Pillow Talka blog by Deborah Goodwin
Seismic Ceramics by Deborah Goodwin
I made my first Tectonic Plate after experiencing a 7.8 magnitude earthquake in Ecuador in 2016. At 9200’, and 110 miles from the sea-level epicenter, we still felt the shaking, so pronounced and disorienting, for nearly a minute. Everyone jumped into emergency mode, with people rushing to get out of buildings, so that if they collapsed they wouldn’t be trapped inside. The people there knew what to do when an earthquake strikes; they live along the Ring of Fire, the seismically-active areas surrounding the Pacific Ocean.
That first Plate (after Quito) was a continuation of the hand-built forms I’d been making since I returned to clay in 2015. After my career in apparel design and manufacturing, I dusted off my B.F.A. in ceramics and began creating sculptural, functional pieces using fabrics for textures and apparel construction techniques for shapes and details. “After Quito” was more expressive and free-form than the pieces I’d been making, and it marked the beginning of a body of work that I continue to explore.
“Tectonic Plate” started as a play on words, but geology became an area of study and then inspiration for me.
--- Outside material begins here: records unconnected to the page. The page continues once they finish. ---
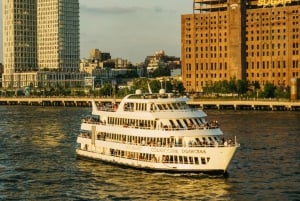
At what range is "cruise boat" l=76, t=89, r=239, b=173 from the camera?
69769mm

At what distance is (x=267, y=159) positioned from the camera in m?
86.5

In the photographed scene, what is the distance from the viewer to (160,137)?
240ft

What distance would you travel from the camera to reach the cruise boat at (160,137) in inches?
2747

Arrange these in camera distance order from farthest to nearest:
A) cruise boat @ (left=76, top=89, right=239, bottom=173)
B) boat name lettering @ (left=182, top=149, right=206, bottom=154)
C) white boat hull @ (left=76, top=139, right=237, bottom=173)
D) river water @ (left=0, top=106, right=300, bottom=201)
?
1. cruise boat @ (left=76, top=89, right=239, bottom=173)
2. boat name lettering @ (left=182, top=149, right=206, bottom=154)
3. white boat hull @ (left=76, top=139, right=237, bottom=173)
4. river water @ (left=0, top=106, right=300, bottom=201)

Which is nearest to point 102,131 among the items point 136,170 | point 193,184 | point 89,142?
point 89,142

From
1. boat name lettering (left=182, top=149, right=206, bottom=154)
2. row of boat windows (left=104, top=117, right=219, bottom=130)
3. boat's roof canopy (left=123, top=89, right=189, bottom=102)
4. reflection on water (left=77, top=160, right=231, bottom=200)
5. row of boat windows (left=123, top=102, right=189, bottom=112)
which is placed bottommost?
reflection on water (left=77, top=160, right=231, bottom=200)

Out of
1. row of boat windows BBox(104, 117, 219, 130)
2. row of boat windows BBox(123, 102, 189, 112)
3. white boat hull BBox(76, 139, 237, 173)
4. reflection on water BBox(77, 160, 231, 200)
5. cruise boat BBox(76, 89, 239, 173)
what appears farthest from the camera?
row of boat windows BBox(123, 102, 189, 112)

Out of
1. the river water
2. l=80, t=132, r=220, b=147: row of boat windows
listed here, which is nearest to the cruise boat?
l=80, t=132, r=220, b=147: row of boat windows

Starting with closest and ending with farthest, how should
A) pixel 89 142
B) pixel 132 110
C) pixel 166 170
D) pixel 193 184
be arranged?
pixel 193 184 → pixel 166 170 → pixel 132 110 → pixel 89 142

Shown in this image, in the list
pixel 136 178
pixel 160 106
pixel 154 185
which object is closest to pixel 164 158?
pixel 136 178

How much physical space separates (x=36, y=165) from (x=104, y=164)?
31.2 feet

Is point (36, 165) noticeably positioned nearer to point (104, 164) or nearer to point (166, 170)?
point (104, 164)

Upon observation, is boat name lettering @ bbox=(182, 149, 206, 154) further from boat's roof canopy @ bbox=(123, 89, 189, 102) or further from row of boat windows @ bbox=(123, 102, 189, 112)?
boat's roof canopy @ bbox=(123, 89, 189, 102)

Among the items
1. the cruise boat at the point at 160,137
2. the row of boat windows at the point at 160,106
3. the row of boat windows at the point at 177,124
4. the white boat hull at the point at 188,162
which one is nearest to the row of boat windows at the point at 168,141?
the cruise boat at the point at 160,137
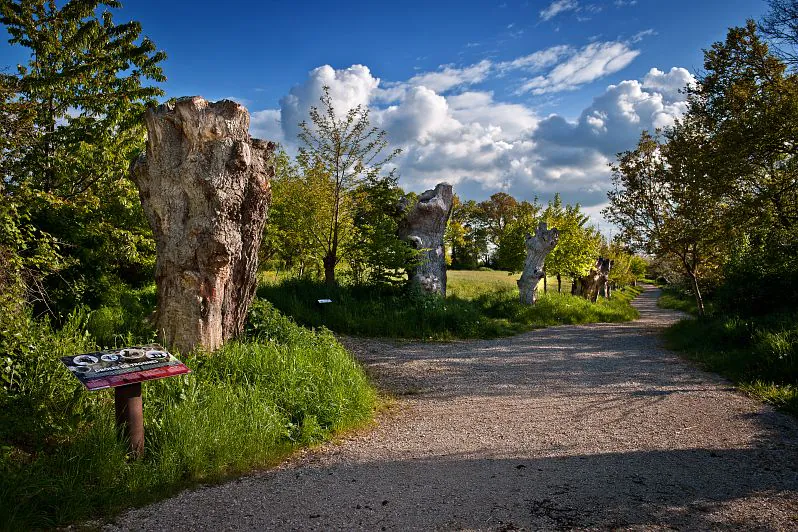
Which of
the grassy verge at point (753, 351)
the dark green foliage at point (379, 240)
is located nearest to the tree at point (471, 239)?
the dark green foliage at point (379, 240)

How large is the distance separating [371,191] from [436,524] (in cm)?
1337

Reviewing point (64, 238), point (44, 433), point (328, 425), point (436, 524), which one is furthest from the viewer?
point (64, 238)

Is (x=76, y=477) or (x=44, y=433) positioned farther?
(x=44, y=433)

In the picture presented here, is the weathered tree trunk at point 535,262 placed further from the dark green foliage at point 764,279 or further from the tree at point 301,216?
the tree at point 301,216

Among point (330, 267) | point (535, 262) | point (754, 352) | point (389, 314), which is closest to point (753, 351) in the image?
point (754, 352)

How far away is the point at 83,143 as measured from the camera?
365 inches

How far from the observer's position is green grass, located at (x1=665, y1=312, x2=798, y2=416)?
726 centimetres

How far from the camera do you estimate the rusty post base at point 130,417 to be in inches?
169

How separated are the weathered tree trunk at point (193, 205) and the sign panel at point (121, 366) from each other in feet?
5.93

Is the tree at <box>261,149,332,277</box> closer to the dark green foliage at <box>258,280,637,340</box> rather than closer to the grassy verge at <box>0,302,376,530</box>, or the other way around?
the dark green foliage at <box>258,280,637,340</box>

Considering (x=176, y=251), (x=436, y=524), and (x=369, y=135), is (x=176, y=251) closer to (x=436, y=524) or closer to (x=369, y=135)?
(x=436, y=524)

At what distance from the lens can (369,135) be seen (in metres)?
15.9

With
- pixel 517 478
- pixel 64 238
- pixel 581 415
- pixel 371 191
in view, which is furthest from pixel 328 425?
pixel 371 191

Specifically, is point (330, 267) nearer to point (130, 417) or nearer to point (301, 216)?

I began to learn about plate tectonics and seismic forces, how rocks are formed and mountains created. Two years after Ecuador, we travelled to Iceland, where I marvelled at the volcanos, geysers, and hot springs and walked in the rift between two tectonic plates. Through Google, I’ve tried to wrap my head around the formation of the Rockies and the creation of the Great Rift Valley in Africa. We visited Boulder, CO, and I took inspiration from the Flatirons, the dramatic rock outcroppings that overlook the city and were created around 50 million years ago. Thinking about processes that unfold over millions of years has provided a needed perspective in these times of immediacy, turmoil, and distress!
Basically, rocks + glaciers + water = clay. The minerals used in ceramics for glazes and clay bodies are the result of geologic processes, and erosion. Potters employ the metamorphic force of heat to turn clay back to stone(ware). Any faults are exposed in the process – as in the cracked tile, where damage only appeared after the glaze firing to 2232℉. (It reminds me of pictures I’ve seen of the San Andreas fault running through the highway.) This demanding process of making clay vessels, and the alchemy of firing, is a big part of what draws me to ceramics. As I seek to eliminate Faults as I transform Earth into useful Art, I know I am working with forces beyond my total control. Every kiln opening is a magical surprise.
***As I worked on these pieces over the winter, I read the Broken Earth trilogy by N.K.Jemisin. She imagines a far-future, highly seismically-active and transformed Earth, with a culture organized around surviving global apocalypse. Certain humans, called orogenes, can control seismic forces but are enslaved and exploited for this ability. Reading about a geology of the future instead of the geology of past ages was inspiring, especially since humans still survive.